• Task material:
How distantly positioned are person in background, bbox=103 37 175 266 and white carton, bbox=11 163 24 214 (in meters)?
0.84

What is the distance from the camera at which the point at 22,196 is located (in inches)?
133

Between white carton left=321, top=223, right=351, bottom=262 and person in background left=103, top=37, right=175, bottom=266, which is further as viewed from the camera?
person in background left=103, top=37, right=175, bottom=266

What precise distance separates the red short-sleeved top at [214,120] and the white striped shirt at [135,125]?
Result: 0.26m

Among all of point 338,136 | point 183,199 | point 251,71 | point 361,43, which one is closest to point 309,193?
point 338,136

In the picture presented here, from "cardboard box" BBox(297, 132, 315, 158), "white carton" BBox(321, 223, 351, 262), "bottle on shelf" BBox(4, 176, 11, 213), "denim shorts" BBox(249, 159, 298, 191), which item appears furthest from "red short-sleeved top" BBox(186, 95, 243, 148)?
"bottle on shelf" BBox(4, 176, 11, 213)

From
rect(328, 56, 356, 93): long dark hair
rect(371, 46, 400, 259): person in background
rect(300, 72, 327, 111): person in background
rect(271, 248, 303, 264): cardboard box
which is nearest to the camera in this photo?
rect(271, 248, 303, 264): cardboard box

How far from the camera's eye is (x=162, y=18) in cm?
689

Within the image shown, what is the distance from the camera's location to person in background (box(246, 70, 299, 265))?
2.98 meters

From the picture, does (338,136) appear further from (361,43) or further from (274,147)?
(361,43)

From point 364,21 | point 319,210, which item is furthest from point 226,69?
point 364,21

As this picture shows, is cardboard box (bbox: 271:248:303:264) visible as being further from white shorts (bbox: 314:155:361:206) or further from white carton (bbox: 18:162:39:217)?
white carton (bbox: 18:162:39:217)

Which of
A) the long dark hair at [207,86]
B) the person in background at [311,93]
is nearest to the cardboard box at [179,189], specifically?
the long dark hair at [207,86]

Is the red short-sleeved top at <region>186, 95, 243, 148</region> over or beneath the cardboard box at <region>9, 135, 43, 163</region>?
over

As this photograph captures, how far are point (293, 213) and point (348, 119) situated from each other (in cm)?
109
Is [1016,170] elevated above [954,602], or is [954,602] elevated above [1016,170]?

---

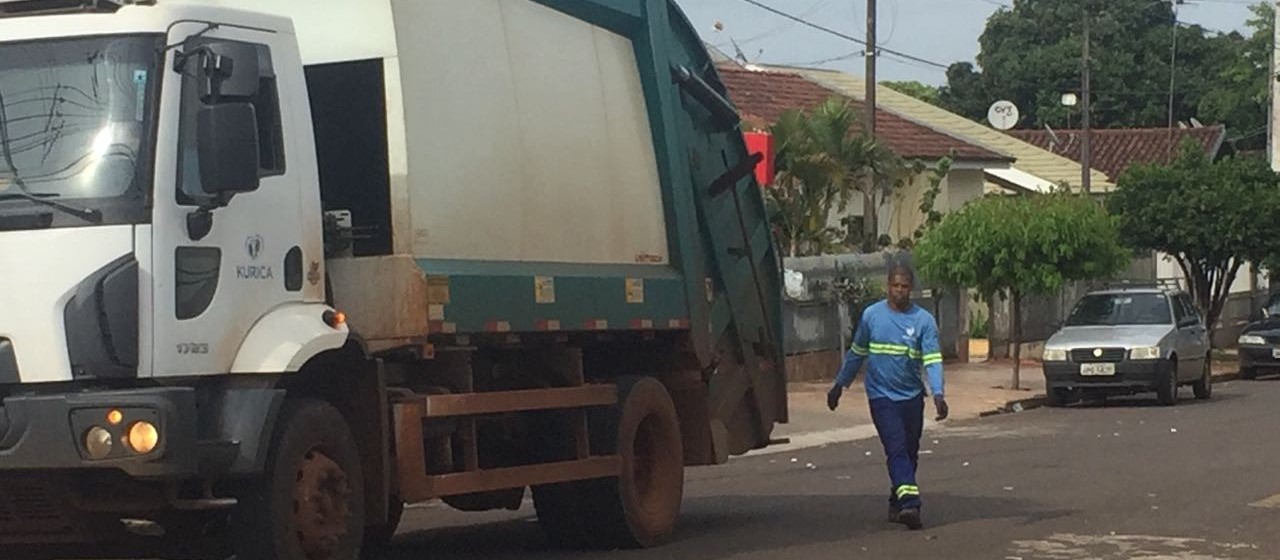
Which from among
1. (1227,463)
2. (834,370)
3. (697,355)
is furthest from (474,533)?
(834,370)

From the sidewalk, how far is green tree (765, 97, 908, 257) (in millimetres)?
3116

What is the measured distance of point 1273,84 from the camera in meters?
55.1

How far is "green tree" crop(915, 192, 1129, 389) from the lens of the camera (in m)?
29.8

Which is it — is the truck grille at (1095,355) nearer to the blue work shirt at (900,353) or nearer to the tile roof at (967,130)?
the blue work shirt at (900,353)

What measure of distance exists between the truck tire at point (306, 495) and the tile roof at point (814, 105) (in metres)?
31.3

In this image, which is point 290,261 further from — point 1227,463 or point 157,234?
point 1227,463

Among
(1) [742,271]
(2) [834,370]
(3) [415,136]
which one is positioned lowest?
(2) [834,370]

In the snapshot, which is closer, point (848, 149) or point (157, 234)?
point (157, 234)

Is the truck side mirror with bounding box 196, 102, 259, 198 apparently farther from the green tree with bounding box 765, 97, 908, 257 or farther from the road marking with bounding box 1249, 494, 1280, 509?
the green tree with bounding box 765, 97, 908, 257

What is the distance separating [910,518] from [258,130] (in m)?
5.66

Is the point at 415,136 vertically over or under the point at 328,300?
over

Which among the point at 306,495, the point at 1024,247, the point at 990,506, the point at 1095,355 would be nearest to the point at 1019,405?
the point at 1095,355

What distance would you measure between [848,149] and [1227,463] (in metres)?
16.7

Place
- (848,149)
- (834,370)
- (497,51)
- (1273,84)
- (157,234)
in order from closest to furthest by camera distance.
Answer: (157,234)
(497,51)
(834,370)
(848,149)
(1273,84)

---

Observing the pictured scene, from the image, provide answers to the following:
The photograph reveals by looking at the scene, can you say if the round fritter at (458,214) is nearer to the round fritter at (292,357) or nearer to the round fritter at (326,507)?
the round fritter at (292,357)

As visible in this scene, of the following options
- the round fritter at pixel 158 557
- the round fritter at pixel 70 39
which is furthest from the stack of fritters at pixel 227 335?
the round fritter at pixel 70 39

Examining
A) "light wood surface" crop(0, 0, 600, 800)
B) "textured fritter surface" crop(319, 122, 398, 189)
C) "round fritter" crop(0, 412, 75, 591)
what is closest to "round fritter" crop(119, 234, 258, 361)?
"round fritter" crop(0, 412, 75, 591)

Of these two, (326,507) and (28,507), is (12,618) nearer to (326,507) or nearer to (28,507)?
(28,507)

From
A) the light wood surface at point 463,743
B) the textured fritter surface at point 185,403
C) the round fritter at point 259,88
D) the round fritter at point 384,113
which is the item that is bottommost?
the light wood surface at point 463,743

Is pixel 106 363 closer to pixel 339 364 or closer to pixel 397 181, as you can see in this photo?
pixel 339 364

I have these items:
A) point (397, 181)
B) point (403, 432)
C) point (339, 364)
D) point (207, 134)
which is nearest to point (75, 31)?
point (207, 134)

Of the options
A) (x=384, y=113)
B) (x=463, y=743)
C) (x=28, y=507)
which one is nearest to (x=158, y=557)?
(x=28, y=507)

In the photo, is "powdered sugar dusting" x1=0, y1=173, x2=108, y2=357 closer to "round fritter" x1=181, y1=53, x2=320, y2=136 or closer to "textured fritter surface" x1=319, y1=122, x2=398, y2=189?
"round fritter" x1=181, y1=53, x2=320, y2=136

• Task description: Count the lines in the items above that contain the string "shorts", and give only that number.

• Correct response: 2